A quick way to see if a malware is packed is to look at the sections in the PE file. If the normal PE sections are not there and have been replaced that is a good indicator. For instance UPX, a common packer, will replace the sections with UPX01, UPX02, UPX03. Another way of determining if a file is packed is by looking at the sections Raw Size and Virtual Size. The raw size is a binary’s section’s size on the disk and the virtual size is the binary’s section’s size one loaded into memory. If a virtual size is much larger than the raw size it is a good indicator that the file is packed. Another indicator of a packed binary is if there are a small amount of readable strings when analyzing a binary.
Portable Executable Format
When programs are compiled on Windows they generate a portable executable (PE). PE files are used by executable, DLLs, and object code. If you are on a Linux based system you will get an executable and linking format file (ELF), on Mac you have Mach Object file formats (Mach-O).
Each section of the PE file contains information that is required for the Windows OS to correctly load and run the file. A few examples of important information that can be pulled from PE headers are:
- Compilation Date
- Imported Functions
- Exported Functions
Linked Libraries
Windows binaries have a few ways of linking libraries. One can statically link, dynamically link, and link at runtime.
Static linking takes all the code from the library and copies it into the executable. It is the least used as a programs size will quickly balloon. In statically linked files it is difficult to tell what functions were generated by the users and what were pulled from external libraries.
Dynamic linking is the most common, at least with non-malicious programs. With dynamic linking the operating system will search for the necessary libraries when the program is loaded. If the libraries cannot be found the program will not run. A downside to dynamic linking is that authors must ensure their users have the libraries that the program will use.
Runtime linking is very uncommon in normal programs, but is rather common for malicious ones. For runtime linking the program will request certain libraries when needed nad not at runtime like dynamic linking. It is similar to dynamic linking in the way that the entire libraries code base is not compiled into the program. However, with runtime an analyst can not see which function are being imported as easily with dynamic linking. There are flags that can show a program is using runtime linking. For runtime linking to work the program will need to use LoadLibrary and GetProcAddress.

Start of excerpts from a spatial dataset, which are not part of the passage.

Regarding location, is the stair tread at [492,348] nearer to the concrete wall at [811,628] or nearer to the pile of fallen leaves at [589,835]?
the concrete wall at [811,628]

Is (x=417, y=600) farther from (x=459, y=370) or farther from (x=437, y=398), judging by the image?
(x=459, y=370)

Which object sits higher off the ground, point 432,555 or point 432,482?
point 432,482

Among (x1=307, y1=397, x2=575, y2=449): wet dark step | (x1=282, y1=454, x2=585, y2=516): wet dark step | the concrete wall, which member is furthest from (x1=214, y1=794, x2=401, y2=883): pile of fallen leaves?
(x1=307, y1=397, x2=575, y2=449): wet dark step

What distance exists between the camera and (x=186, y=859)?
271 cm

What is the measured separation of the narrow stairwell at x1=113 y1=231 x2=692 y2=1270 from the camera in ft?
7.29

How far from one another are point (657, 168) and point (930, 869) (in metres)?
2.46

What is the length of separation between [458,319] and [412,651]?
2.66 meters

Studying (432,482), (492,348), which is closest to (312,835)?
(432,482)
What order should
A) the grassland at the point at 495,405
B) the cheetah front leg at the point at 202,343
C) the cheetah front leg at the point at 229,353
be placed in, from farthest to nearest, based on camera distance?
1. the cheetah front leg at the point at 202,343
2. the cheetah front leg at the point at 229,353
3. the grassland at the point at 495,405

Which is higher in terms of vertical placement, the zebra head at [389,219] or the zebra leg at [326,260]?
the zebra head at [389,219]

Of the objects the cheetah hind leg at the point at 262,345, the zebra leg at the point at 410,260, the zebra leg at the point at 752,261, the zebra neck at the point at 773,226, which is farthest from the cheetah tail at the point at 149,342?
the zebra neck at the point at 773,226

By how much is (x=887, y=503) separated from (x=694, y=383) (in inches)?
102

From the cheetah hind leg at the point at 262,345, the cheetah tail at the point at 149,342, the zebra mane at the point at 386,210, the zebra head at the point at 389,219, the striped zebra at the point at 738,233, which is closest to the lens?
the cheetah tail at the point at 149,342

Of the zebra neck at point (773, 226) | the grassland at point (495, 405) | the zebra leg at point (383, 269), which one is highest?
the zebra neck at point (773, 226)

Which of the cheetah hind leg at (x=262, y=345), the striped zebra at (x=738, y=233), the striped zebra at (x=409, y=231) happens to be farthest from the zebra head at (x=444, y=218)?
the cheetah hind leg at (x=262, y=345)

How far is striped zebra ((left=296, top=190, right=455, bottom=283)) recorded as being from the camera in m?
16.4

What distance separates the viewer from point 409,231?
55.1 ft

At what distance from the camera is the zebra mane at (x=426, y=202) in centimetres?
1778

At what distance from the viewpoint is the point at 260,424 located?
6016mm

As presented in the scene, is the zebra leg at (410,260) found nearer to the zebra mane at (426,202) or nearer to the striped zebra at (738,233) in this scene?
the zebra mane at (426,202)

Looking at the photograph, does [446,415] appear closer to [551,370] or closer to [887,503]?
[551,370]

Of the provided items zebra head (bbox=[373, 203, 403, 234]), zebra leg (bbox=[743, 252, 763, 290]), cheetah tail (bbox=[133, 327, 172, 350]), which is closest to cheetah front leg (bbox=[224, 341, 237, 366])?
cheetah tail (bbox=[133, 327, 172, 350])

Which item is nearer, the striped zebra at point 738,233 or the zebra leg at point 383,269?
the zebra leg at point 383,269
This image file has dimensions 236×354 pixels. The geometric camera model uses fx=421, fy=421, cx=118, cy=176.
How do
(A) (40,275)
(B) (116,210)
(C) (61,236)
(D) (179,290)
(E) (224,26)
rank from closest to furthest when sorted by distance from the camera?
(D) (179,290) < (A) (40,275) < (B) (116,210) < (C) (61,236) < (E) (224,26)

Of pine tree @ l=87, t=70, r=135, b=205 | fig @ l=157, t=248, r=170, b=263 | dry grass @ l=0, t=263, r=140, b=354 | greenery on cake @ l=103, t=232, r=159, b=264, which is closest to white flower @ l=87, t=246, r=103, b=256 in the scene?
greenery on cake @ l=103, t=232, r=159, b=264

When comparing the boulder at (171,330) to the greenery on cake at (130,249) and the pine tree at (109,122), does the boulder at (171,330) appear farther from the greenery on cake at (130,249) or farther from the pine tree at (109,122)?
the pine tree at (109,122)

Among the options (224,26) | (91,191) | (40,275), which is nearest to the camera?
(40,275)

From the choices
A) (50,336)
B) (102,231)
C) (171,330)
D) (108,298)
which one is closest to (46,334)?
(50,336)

PE File Headers and Sections
The PE format is quite expansive and will not be covered in detail here. However the most important sections in a PE File are the following: .text: Contains the instructions the CPU will execute.
.rdata: Read only data, usually contains the imports and exports. Will also contain strings and constants.
.data: Stores global data accessed by the program.
.rsrc: Stores resources needed by the executable.
There are a multitude of programs out there to parse PE files and pull out important information. PEView is an older tool. It’s very small and does not have as much bells as whistles as the other tools. CFF Explorer is another PE parser. One of its benefits is that it contains a dependency walker for all the imported functions used by the binary. The professional PE explorer (PPEE or puppy) is also a fantastic tool. It has all the benefits the CFF Explorer has but has support for plugins and tries to categorize the strings located in a binary.